Future Strategic Initiatives
Looking ahead, we identify several areas of strategic importance to the industrialization of AI in Sweden. Although AI Sweden currently focuses primarily on Natural Language Understanding, Decentralized AI, and Information-driven Healthcare as our three strategic initiatives, the following areas will be key moving forward. Don’t hesitate to get in touch if you want to be a part!
Complex systems management
A large part of the potential value of AI lies in making operations and processes more effective, such as better resource use in cloud and telecom systems, more efficient supply chains and production, and better diagnostics and resource management in healthcare. Automation of these systems typically rely on both data driven methods for example for anomaly detection, diagnostics, root cause analysis, and demand forecasting, and capacity and resource planning and scheduling.
The intersection of machine learning and operations research has the potential to make many industries and organisations dramatically more efficient, not least medium-sized companies. As this type of application is central in Sweden, both industry and public sector, we are looking at coordinated initiatives to build and share competence, knowledge and platforms.

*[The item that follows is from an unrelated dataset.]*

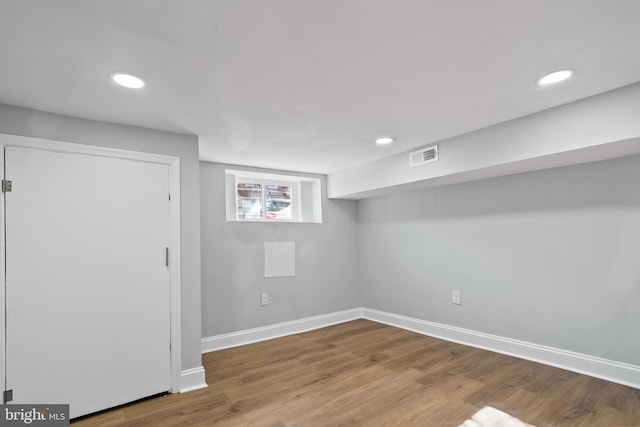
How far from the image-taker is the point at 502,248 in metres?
3.20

Privacy preserving solutions
When and how to share data and information is a central question for all companies and government agencies working with data driven methods - one prominent example is healthcare facilities and hospitals. While there might be immense value in data outside of an organization that controls it, dissemination is often very difficult due to privacy concerns (the data might contain e.g. personal information) or concerns about how much that data might divulge about the business and what competitive advantage it provides.

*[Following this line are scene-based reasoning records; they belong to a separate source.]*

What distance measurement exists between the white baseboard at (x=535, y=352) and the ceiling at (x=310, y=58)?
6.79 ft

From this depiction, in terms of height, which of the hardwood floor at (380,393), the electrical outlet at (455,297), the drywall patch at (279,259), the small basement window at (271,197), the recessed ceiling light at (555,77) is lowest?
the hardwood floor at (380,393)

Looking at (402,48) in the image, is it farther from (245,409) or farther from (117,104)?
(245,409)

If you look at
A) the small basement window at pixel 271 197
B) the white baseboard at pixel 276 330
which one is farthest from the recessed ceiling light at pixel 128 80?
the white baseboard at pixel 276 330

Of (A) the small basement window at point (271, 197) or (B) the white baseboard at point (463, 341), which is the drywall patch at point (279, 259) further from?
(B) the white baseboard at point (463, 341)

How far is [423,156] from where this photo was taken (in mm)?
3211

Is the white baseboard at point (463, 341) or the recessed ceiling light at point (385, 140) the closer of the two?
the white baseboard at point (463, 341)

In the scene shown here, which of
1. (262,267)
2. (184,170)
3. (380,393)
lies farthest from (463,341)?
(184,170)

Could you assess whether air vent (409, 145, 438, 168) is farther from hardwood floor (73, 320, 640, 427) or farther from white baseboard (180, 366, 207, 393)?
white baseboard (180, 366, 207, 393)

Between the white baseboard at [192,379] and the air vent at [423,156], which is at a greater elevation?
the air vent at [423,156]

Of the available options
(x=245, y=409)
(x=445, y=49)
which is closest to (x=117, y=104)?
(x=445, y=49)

To gain full value of AI and data driven methods in Sweden, we need to find ways to work with sensitive data in a Swedish context. This means not only developing and understanding methods for privacy-preserving data- and model sharing, but also legal aspects and best practises when collaborating and implementing AI solutions. As such, privacy preserving AI is a key area for accelerating AI in Sweden on a systemic scale.
With increased collaboration around real-world AI applications, the ability to combine and reason over data from different industrial and scientific domains is becoming steadily more important. Similarly, new AI applications are more and more relying on multiple types or modes of data to be able to reach reliable performance. It is often no longer enough to only leverage text or structured data, but a combination of such data sources with e.g. images, video, and knowledge graphs is crucial to extract all necessary information. Furthermore, several critical components of larger AI systems such as reliable speech-to-text exist specifically across several modes of data.
To help develop these components in collaboration and to expand our ability to work together on important applications, multi-modal insights will be one of our strategic areas going forward. Expanding on our work within applied language technologies, we will catalyse high-value applications spanning several data modalities, tackle key research and technical challenges, and develop best practises for collaborative multi-modal applications.